「スピルバーグ・ノリ」の演出も、選手たちを混乱に陥れただけだった。2-5とリードされ、何としても得点がほしかった後半も半ばを過ぎた25分前後のこと。なでしこ佐々木則夫監督(57)は、今まで練習したこともない3バックを突然指示した。「有吉上がれ!」。オーバーラップが売りの右サイドバック有吉を1列上がらせ、右MFとしてより攻撃に参加させようとする意図だったが、選手には伝わらなかった。
DF4人を3人にすると聞き、最初はセンターバックに入っていたMF阪口が、本来のボランチの位置に戻ろうとする勘違い。その様子を見ていた主将の宮間が「もういい」とばかりにDF陣を手で制し、4バックに戻させようとする場面もあった。
佐々木監督はその後、味方のCKの場面で阪口を呼び付け、有吉を上がらせる布陣を説明。

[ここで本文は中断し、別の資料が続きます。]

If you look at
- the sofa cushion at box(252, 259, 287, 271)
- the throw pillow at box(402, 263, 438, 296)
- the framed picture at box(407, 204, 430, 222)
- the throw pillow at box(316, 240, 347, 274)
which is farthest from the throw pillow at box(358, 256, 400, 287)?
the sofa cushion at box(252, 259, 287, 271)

後半27分からは有吉が右MFとなり、DFは宇津木、阪口、熊谷の3人で守った。その後は失点こそなかったが、不慣れなシステムで得点を奪うこともなかった。そして終了間際には自然と4バックに戻った。
試合後、熊谷は戸惑いを隠さず、「求められるのであればやらなきゃいけない。プラスに考えればバリエーションが増えるということ。監督がそういう指示をするのなら、ポジティブにとらえて次につなげたい」と「大人の対応」を見せた。だが、チームづくりの段階から4-4-2に固執し続けた佐々木監督が、決勝という大舞台でまさかの3バック指示。選手たちの心には疑問しか残らなかった。